In much of the northwest hinterland, cell phone reception is… sketchy. Or simply not there. If you faced a certain direction on the lakeshore where we camped, you could get a single cell phone service, but walk 20 meters into the woods and you had nothing. With a group of (well-prepared) teenagers roaming the wilderness of the Cascade Range, it’s important to keep in touch (especially for the sanity of the adults). Midland initially sent me the MTX550 50-watt GMRS base station for review, but then added an unusual new product, the $599 Ammo Can Base Station, which uses a true waterproof 5.56-caliber ammunition box to hold a large battery and a Midland MTX500 transceiver ($399, sold separately).

The ammo case has been re-equipped with a large battery and enough buttons, switches and readouts to thoroughly entertain this old-school Midland CB radio geek and check in for hours. With a folding solar panel for charging the built-in battery plus an optional high-gain antenna magnetized to the top of my truck, we had no trouble keeping in touch with our teenage explorers as they were (probably) miles away across the lake. misbehaved while using Midland’s GXT1000 GMRS walkie-talkies. Oh, do you want us to stop asking if you’re okay? We read you loud and clear. Get back to camp before sunset, please.

Juiced Bikes RipRacer eBike: $1,299

Juiced Bikes recently sent me the BMX style RipRacer for review and it was hugely popular with teens and adults alike.

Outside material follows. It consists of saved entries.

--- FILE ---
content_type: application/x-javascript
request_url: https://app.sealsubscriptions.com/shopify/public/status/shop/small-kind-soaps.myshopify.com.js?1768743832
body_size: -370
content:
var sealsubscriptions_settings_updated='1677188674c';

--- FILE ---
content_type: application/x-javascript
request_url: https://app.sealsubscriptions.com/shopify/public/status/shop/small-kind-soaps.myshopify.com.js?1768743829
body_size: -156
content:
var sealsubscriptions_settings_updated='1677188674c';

With 4-inch-wide 20-inch balloon tires, a beefy rear hub motor, and a big battery, the accessible RipRacer was the go-to messenger and fun machine when camping on an alpine Oregon lake, with a winding, scenic 12-inch mile paved bike path around the coastline. Made the RipRacer a lot loops around the lake, but overall it’s just great fun to ride, with a twist throttle like the minibikes of yesteryear, but no throttle or gears (it has just that one). The fat tires roll over just about everything and the bright LED headlight casts a bright beam far, far down the trail at night (I tested it many times). Hydraulic disc brakes bring everything to a halt, and while it has no suspension, everyone who rode it had too much fun to care about. Read my review here.

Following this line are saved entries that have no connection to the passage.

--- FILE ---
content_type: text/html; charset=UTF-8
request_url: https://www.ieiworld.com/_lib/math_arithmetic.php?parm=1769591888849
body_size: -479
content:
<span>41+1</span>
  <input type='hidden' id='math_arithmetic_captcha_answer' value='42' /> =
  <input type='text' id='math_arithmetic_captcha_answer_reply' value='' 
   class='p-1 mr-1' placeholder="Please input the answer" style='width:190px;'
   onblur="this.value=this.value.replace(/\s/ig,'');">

SylvanSport Privy Bivy: $129

The Privy Bivy from SylvanSport is one of those I-never-knew-I-needed products that seem a little ridiculous until you use it, and then you never want to travel without it again. It’s basically a small outhouse in a tent. We have put our camper toilet in it and life in the camper has improved immediately. The Privy is essentially waterproof and has a screened, zip-open window that maintains privacy. And that seemed to be the Privy’s biggest draw: it was much more private than the RV or hiding behind a tree, and much more pleasant than the campsite toilets.

GoSun ‘Chill’ Electric Cooler, $699

A cooler that can freeze things without a single bit of ice? That’s the idea behind GoSun’s electric ‘Chill’ cooler, which can run on air conditioning or 12 volts. The Chill contains a large portable battery with a 12-volt outlet, but it could only run the cooler for about three hours. Otherwise, plugged into a more powerful power source (including a Yeti battery pack), the Chill worked as advertised, keeping our hot dogs and frozen PB frozen while camping. Large wheels and a luggage-type handle make it easy to roll around, and the electrical cords can be stored in roomy pockets. And you can always put ice in it like a regular cooler. It’s also great for keeping food and drinks cold, just sitting on your porch at a party, no ice needed.